"I have a very strong link with the Alliance Française, because in my travels for 30 years I have always wanted to meet the French teachers of the Alliances all over the world; I am fascinated by this shared love of French," explains the writer, member of the Académie française, and former administrator of the Fondation des Alliances Françaises (AF).

"French is my love; And why do professors and writers from elsewhere share this same love? For reasons similar to mine or not? Their loves enlarge mine because they diversify it, in the same way that often seeing his wife being loved by others increases the love we have for her, "says Erik Orsenna.

From Thursday to Saturday, the Alliance Française (AF), which presents itself as "the largest cultural NGO in the world", organizes its world congress in Paris, bringing together more than 600 heads of institutions around the world, to celebrate its 140th anniversary.

AFs are associative institutions for teaching French under private and local law. Present in 133 countries through 829 institutions, their mission is to teach French, to have "a cultural program that presents French and Francophone culture and the cultures in which the Alliances are located" and to promote "humanist values".

A dozen new Alliances have opened since 2021, notably in Uzbekistan, Saudi Arabia and Odessa, Ukraine. The Montreal Alliance recently reopened.

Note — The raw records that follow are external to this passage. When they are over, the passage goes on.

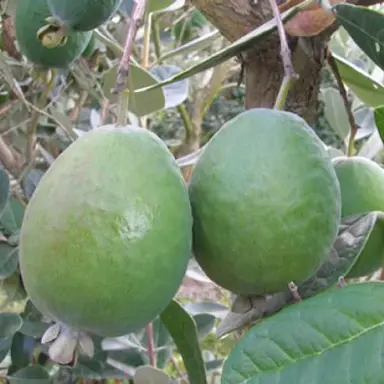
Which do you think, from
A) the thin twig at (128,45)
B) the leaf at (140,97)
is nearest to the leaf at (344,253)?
the thin twig at (128,45)

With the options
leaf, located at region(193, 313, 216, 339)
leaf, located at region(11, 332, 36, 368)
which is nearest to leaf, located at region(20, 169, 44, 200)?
leaf, located at region(11, 332, 36, 368)

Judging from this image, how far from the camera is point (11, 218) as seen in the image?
1.15m

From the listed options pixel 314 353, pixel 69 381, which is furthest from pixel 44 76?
pixel 314 353

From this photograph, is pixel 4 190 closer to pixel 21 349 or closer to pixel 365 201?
pixel 21 349

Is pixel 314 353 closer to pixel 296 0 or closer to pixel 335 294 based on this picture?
pixel 335 294

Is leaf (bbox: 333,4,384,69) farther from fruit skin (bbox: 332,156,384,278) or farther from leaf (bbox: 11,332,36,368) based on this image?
leaf (bbox: 11,332,36,368)

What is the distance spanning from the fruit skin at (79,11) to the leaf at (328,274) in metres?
0.31

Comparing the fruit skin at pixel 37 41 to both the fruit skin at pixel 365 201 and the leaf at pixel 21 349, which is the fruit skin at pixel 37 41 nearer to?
the fruit skin at pixel 365 201

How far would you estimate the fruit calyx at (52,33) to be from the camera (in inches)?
26.3

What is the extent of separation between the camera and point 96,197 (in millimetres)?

Throughout history, several personalities have frequented AF, such as the French writer of Argentine origin Hector Biancotti, the naturalized French Chinese painter Zao Wou-Ki, the German supermodel Claudia Schiffer, or the Argentine revolutionary Ernesto "Che" Guevara, marked in his youth by his discovery of French and French history in an AF in Argentina.

"Window on the world"

Shortly after Fidel Castro took power in Cuba in 1959, Western ambassadors were summoned, Bernard Cerquiglini, vice-president of the AF Foundation, told AFP. During this meeting, "Che Guevara told the France ambassador at the time that there was no question of closing the Alliance, that he had learned French at the Alliance to read Robespierre, Danton, Saint-Just!"

Alongside "Che" at this meeting, "Fidel Castro added that in the maquis he was reading the book +The French Revolution+ by Albert Soboul". "And they never closed the Alliance, unlike other international organizations... it's extraordinary, isn't it?" enthuses Cerquiglini.

Erik Orsenna during a ceremony at the French Academy in Paris on February 9, 2023 © Emmanuel DUNAND / AFP

"We must defend French because the end of any language is a huge window on the world that is dying out," says Mr. Orsenna. "Linguidiversity is the mother of all diversity!"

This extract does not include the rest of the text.